Short text fragments from websites:
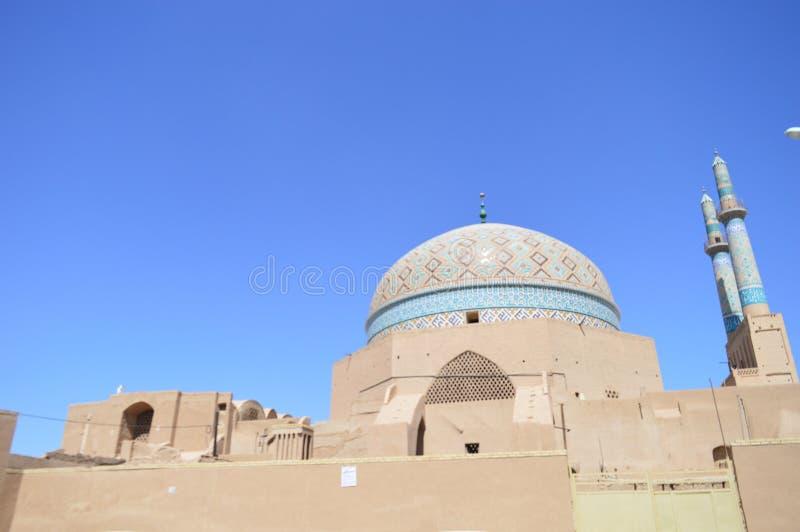 Iran Yazd Piątku Katedralny meczet obraz stock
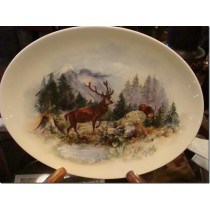 Hand painted Plate of an Elk
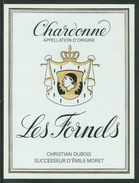 Rare // Etiquette // Chardonne, Les Fornels, Christian Dubois, Chardonne, Vaud, Suisse - Etiquettes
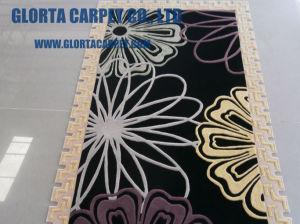 Modern design Handtufted home rug pictures & photos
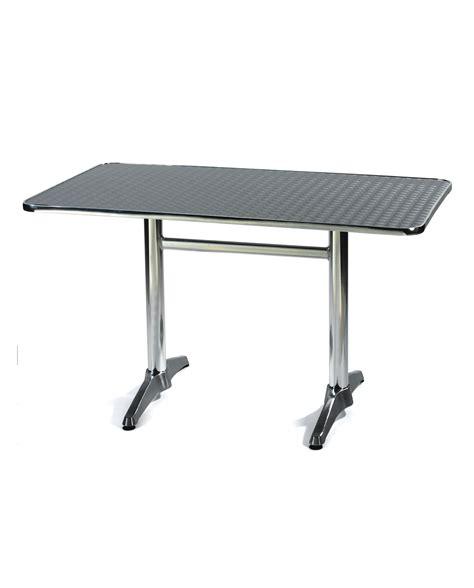 aluminium roll up table cing table aluminium cast aluminium oval garden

### Aim of the task
The output has to match the data above line for line, except that pictures are dropped.

### Answer box
 Iran Yazd Piątku Katedralny meczet obraz stock
 Hand painted Plate of an Elk
 Rare // Etiquette // Chardonne, Les Fornels, Christian Dubois, Chardonne, Vaud, Suisse - Etiquettes
 Modern design Handtufted home rug pictures & photos
 aluminium roll up table cing table aluminium cast aluminium oval garden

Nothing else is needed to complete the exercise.